### ABOUT THIS EXERCISE
Answer these from the account-based marketing show notes below:
1. At what timestamp does the segment on implementing account-based marketing in start-ups begin?
2. Where was Hiten working when he discovered the importance of company-level data over individual data?
3. What percentage of startups do not have account-based marketing and are still successful?
Start of EXTRACT TO READ
In today’s Startup Chat, we talk about account-based marketing and how this function has become increasingly relevant due to the availability of marketing automation tools. It is important to adopt a holistic view and market across the entire organization instead of marketing to individuals. Tune-in and find out how account-based marketing can provide your marketing and sales a framework which can help you sell faster.

Time Stamped Show Notes:

  • 00:03 – Today, we are going to talk about account-based marketing
  • 00:45 – The term “account based marketing” is bringing to the surface what people have been doing forever
  • 01:32 – Instead of marketing to individuals, you are marketing to businesses
  • 02:33 – There are often redundancies within an organization as the same instructions are sent out to sales, marketing and product teams
  • 03:04 – Bring a framework to what marketing and sales people have been doing for a long time
  • 03:33 – Adopt a holistic approach which making a sale
  • 03:52 – This holistic approach has been a part of enterprise sales for a long time from a methodology point of view
  • 05:08 – Implementing “account-based marketing” in start-ups
  • 05:45 – You can sell to organizations FASTER
  • 06:00 – Marketing is done by sending out automated emails
  • 06:34 – Instead of mapping the organization as a part of the sales process, map it as a part of both the sales and marketing processes
  • 07:05 – Map out the emails belonging to the same domain and trace who those people are
  • 07:41 – Figure out who is your best internal CHAMPION within an organization
  • 08:56 – Analyze behaviors of multiple people within the organization who sign-up with you
  • 09:21 – While working at Kissmetrics, Hiten discovered the importance of using company level data as opposed to individual data
  • 10:08 – Drift has a great, account-based marketing feature where company-wide information is displayed
  • 11:11 – Has turned into a marketing feature because of the numerous marketing automation tools
  • 11:46 – Do not let Fear of Missing Out (FOMO) drive your decision making
  • 12:23 – 99.99% of startups do not do have account-based marketing and are still successful

3 Key Points:

  1. Adopt a HOLISTIC approach while making a sale; instead of marketing to individuals, market your product across the entire organization.
  2. Keep it simple and start off by sending out automated emails to prospects.
  3. Do not let Fear of Missing Out (FOMO) drive your decision making±—most startups do not use account-based marketing and are still successful.

[0:00:00]

Steli Efti: Hey everybody. This is Steli Efti.

 

[0:00:03]

Hiten Shah: Hi. This is Hiten Shah. Today on The Startup Chat, we’re going to talk about Account Based Marketing. It’s one of the new terms that’s coming out in sales. I have questions for Steli, but he has questions for me on this topic. It’s one of those topics where I think it’s a bullshit term, to be honest with you Steli. That being said, this is one of the most bullshit terms I have a lot of respect for. The reason I have a lot of respect for it, is that it’s just bringing to surface what people have been doing in sales forever. I’m going to start like that, and throw that one at you. What do you got?
End of EXTRACT TO READ
Start of DATA BLOCK
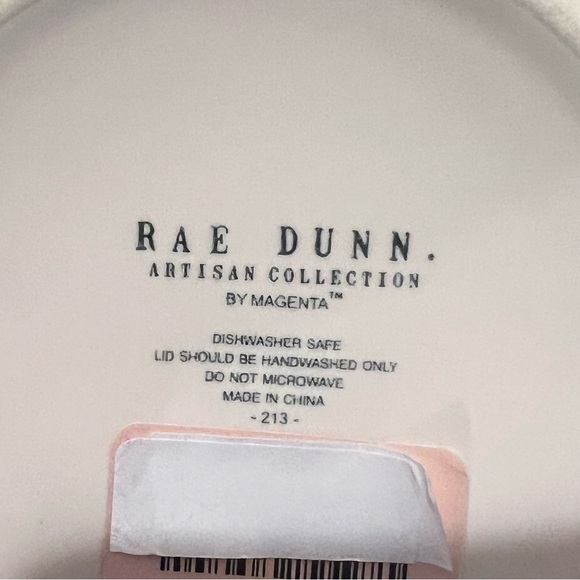 Rae Dunn Small Ceramic REINDEER SNACKS Canister Jar White/Red - Picture 10 of 12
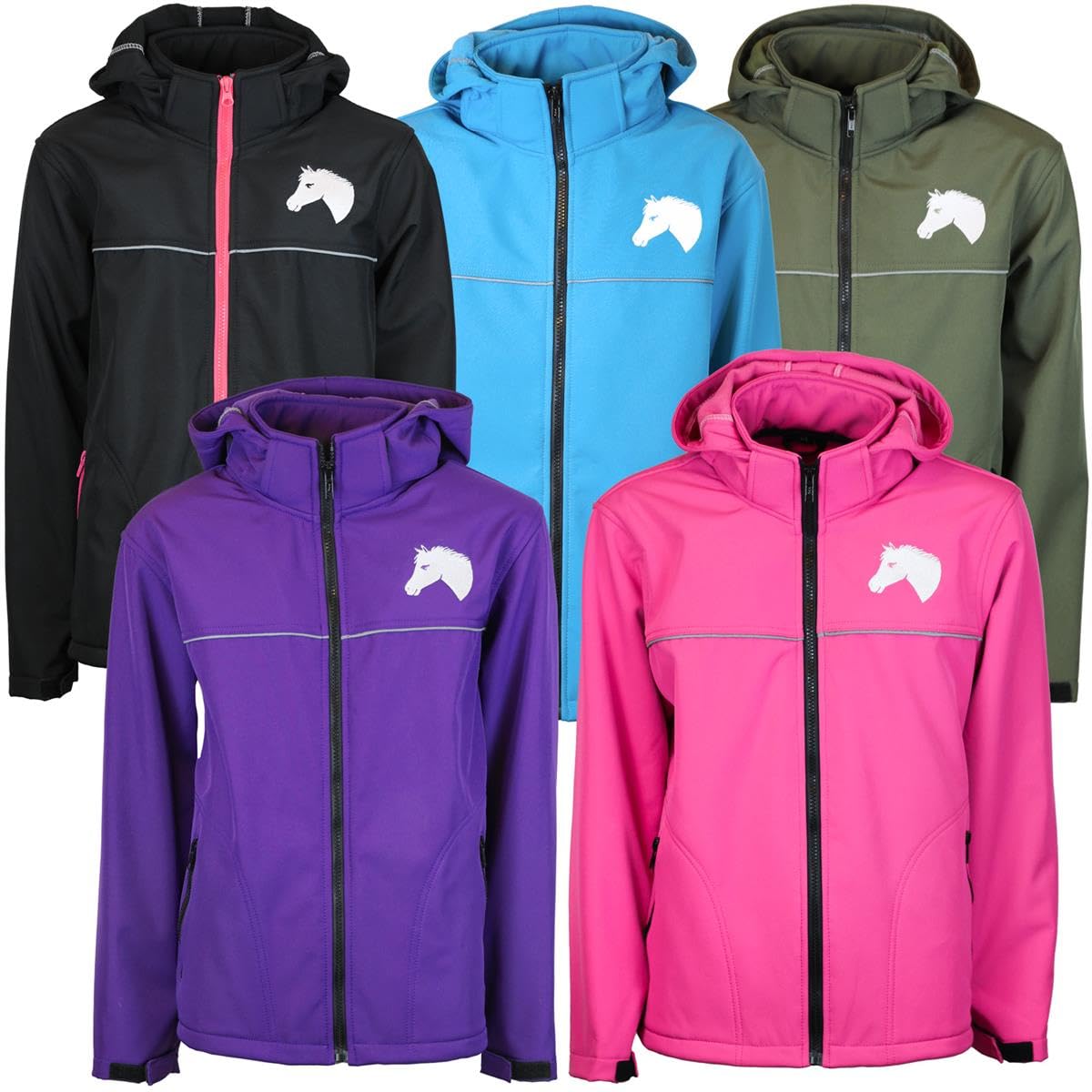 Kinder Reitjacke Softshell Eva Kinderreitjacke Softshelljacke Pferd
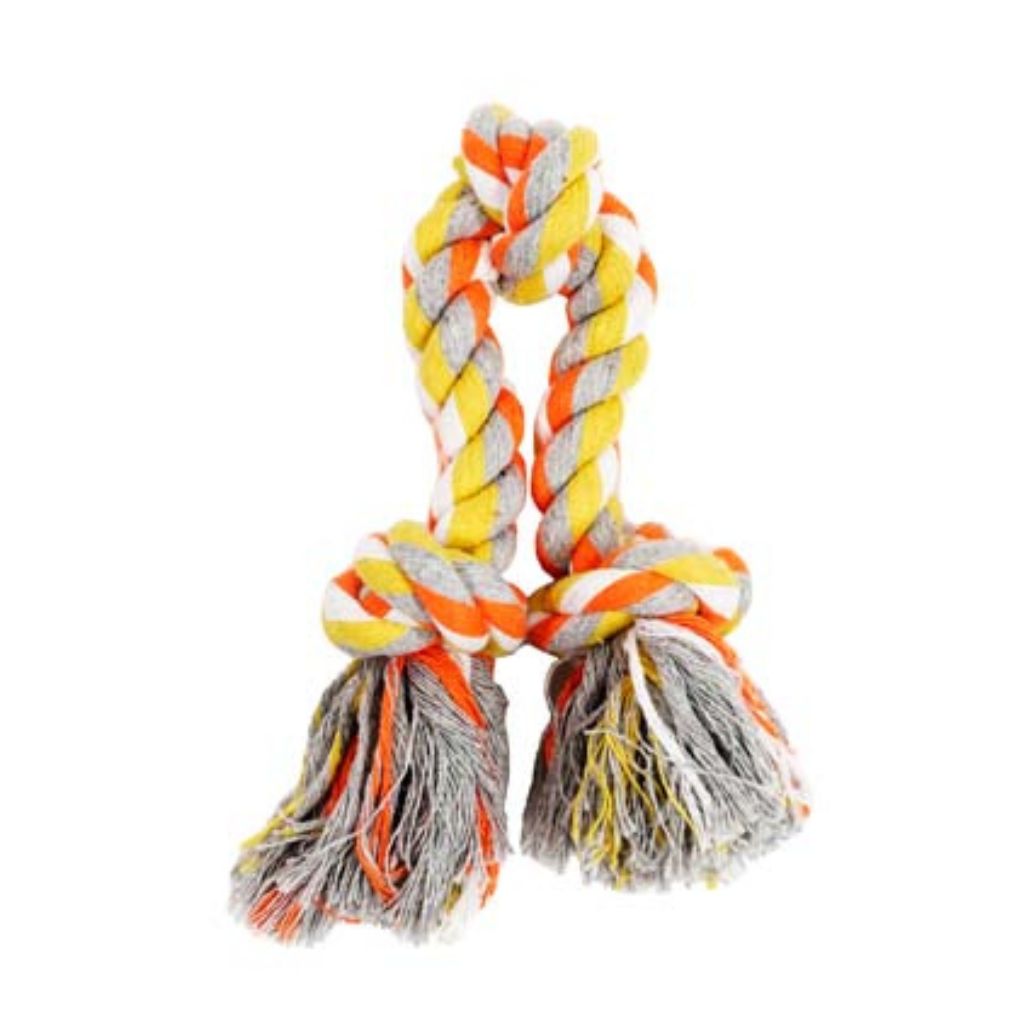 Rope with Knots Orange and Yellow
End of DATA BLOCK
### SOLUTION
1. 05:08
2. Kissmetrics
3. 99.99%